Orelha para Claudinei Vieira
Um
tango fantasma
Todas
as Minhas Ventanias, de Claudinei Vieira, representou um enigma
durante a minha leitura. Como apresentá-lo, não ao público
acostumado a engôdos, mas a mim mesmo, em sua natureza poética, se
o processado em suas páginas não se assemelhava, em sua forma, à
experiência poética ordinária obtida em minha educação através
da leitura de inúmeros poetas brasileiros? A questão se aprofundava
quando, em minha lembrança, surgia a produção contística
do autor dos poemas, fixada em um volume intitulado Desconcertos,
publicado pela editora Demônio Negro.
O
impasse, revelado pela ambiguidade, da classificação de poesia,
reunida pelo autor, acentuava meu descrédito em relação à minha
capacidade correlacional para enquadrá-la sob aspecto correto e
honesto, em meu ponto de vista, da poesia. A leitura de inúmeros
artefatos verbais, se não me remetiam ao cânone, reforçavam a
aparência melopaica, emprestando ao poeta a atitude de um trovador
urbano, garantindo-lhe um ar de Orfeu engolido pelas entranhas
infernais de uma megalópole, enredado em ruas que se articulam e
confabulam. A personagem deparada, a cidade, minha
predileta entre as dispostas, abria, para o meu entendimento, um
caminho sensível e verdadeiro quanto à natureza poética de
Claudinei Vieira.
No
entanto, a minha percepção, desfalcada, enviava-me sinais de
incompletude de uma compreensão do que lia. Um eco
drummondiano, um respiro: “O amor se perde nas voltas de umas
vielinhas”; minha mulher, atenta à minha fisionomia,
advertia-me o engano–,
agradável. Nele, o livro, o amor é sinônimo de cidade, estabelece
uma igualdade, o amor bate na aorta do
poeta pela megera de concreto que concede, às vezes, embora
encarquilhada, a
oportunidade do encontro em praças. Lá estava outro tema contido
nos poemas, em epifanias que acontecem somente às seis da
manhã de uma madrugada pós-coito de um chuvarada enregelante em uma
cama pós aquecida de memórias em um quarto meio escuro meio pré
adolescente cansado de tantas recordações ainda por vir.

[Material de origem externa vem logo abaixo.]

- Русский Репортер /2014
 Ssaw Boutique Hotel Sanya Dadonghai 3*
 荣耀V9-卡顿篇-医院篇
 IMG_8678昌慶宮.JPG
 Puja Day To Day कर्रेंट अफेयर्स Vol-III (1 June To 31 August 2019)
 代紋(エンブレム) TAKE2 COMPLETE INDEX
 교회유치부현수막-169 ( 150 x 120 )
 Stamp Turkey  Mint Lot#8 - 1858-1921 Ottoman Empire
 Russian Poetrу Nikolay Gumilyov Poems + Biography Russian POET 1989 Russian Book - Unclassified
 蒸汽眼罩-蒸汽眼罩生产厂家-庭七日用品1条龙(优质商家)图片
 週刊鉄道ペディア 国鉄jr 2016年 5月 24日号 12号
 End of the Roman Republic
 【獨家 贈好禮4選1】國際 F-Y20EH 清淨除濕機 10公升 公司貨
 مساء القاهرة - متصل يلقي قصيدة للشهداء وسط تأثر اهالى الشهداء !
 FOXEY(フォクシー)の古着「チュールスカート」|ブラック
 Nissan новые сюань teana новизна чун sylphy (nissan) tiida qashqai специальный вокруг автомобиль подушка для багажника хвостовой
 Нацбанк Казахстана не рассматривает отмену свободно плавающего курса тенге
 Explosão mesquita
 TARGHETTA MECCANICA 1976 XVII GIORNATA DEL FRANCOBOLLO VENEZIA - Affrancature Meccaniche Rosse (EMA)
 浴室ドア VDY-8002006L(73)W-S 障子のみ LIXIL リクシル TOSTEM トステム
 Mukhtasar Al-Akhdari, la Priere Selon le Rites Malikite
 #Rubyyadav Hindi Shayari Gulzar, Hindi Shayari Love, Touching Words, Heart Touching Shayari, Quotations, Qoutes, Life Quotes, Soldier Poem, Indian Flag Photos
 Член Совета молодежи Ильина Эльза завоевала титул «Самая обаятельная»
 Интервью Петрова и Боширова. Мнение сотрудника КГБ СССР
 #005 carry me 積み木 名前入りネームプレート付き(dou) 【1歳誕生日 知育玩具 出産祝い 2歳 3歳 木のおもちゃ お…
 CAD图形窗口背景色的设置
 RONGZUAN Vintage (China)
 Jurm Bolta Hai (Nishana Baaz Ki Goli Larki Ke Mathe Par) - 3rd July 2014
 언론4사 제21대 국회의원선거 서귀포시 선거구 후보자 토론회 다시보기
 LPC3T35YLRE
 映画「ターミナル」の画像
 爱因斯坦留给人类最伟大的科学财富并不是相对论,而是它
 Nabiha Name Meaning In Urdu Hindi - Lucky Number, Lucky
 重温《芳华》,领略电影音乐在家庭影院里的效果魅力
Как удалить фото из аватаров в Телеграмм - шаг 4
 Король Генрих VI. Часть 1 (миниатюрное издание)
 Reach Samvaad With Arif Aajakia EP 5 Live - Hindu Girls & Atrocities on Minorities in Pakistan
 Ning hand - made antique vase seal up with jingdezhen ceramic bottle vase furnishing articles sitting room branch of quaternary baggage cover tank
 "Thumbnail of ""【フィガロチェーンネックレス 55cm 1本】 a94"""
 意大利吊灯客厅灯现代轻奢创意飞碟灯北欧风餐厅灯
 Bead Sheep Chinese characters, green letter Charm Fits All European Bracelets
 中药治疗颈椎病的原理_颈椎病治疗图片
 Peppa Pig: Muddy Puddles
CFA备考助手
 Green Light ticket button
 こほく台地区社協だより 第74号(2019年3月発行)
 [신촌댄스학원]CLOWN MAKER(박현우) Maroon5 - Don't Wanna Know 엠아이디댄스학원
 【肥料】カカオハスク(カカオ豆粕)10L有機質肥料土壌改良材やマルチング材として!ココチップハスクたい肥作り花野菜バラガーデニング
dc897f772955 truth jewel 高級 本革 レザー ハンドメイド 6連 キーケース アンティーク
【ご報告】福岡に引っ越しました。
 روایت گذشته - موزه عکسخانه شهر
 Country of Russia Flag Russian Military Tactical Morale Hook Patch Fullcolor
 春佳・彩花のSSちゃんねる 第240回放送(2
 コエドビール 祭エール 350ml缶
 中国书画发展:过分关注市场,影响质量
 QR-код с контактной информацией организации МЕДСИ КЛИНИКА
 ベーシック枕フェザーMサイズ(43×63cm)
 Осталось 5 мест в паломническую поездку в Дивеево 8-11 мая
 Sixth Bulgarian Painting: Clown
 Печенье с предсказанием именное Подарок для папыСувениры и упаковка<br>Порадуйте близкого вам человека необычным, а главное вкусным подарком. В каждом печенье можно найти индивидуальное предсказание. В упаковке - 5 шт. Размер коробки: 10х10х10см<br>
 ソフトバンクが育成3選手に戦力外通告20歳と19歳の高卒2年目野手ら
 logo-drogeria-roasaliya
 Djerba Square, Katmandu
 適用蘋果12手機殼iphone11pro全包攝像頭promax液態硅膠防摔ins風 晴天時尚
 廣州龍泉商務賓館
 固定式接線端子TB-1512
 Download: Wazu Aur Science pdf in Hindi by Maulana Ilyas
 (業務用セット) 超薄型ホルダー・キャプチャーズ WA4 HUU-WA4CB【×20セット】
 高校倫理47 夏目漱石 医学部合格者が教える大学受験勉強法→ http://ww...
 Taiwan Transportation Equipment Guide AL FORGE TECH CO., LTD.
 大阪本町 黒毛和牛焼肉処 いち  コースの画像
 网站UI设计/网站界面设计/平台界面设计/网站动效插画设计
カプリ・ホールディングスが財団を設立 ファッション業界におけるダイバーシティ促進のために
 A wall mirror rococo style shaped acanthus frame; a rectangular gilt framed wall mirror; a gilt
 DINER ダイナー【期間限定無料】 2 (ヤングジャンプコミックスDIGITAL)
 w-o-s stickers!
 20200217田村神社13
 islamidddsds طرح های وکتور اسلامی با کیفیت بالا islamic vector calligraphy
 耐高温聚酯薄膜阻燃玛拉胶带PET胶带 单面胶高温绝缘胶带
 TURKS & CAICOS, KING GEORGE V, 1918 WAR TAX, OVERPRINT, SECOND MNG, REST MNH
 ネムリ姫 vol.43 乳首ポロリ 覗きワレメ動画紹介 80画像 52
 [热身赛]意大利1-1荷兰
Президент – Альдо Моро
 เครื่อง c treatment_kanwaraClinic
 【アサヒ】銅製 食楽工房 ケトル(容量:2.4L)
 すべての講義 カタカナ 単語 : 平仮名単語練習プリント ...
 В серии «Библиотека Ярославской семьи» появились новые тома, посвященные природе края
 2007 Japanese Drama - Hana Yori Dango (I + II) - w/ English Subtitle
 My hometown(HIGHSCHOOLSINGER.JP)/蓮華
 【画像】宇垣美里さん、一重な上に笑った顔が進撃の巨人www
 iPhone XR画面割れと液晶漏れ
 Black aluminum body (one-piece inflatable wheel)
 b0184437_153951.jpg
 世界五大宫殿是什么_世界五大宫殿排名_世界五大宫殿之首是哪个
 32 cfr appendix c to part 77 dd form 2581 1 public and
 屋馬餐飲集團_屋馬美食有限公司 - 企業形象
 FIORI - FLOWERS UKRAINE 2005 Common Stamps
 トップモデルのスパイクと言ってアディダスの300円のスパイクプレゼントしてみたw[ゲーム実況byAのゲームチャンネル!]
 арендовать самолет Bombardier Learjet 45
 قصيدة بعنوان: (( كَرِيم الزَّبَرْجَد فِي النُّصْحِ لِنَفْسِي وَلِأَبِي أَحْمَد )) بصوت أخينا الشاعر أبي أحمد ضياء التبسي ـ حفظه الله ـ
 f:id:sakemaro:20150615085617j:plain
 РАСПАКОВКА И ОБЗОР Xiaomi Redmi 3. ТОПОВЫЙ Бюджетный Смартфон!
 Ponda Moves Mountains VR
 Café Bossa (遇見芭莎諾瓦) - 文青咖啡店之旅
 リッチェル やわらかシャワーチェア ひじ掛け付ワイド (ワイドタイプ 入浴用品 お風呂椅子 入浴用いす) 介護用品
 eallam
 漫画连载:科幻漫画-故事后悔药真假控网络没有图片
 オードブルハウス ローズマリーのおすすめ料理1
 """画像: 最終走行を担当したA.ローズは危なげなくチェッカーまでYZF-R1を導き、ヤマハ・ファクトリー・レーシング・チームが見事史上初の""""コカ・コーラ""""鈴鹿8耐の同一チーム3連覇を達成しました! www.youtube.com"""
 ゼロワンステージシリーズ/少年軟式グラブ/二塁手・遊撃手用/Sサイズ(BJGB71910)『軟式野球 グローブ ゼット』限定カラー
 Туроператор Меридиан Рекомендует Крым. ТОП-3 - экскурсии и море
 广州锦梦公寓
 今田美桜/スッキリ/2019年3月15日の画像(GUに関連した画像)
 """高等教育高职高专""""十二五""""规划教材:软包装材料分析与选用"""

Alinhei,intencionalmente, o disposto em versos e descobri a parecença
– positiva – com o contista: poemas em prosa, exclamei solitário.
Reparei
em minha esposa, em pose indecente, em minha poltrona de leitura, com
o livro Pequenos Poemas em Prosa, de Charles Baudelaire. A minha
intuição apontara-me, lenta, a chave interpretativa – o que me
assegurou a ausência da capacidade analítica de Dupin, em elevado
grau.
Ajoelhei-me
ao altar amoroso antes do prosseguimento da leitura.
Retornei
do intervalo. À recordação de ter nomeado, aqui, o poeta de Flores
do Mal, sem intenção herética, ainda que o poeta Claudinei Vieira
desdobre o modus operandi do flâneur,
a satisfação instalou-se com a constatação da decifração –
antes incômoda – da operação realizada em Todas As Minhas
Ventanias. À minha objeção por uma via interpretativa de mero
disparate elogiativo, comumente praticado por orelhistas
amadores e profissionais, pode se somar outras, de natureza igual ou
diferente, quanto ao caráter qualitativo dos poemas, que, sim, se
harmonizam em uma frequência própria; sem, diretamente, estarem ligados à uma tradição identificável do tronco da poesia
brasileira. É comum, em uma paisagem, a diversificação de
acidentes geográficos. Claudinei Vieira, latinamente, é um cantor
de sangue dourado bravio, de cintilâncias,
soprando onde e como quer.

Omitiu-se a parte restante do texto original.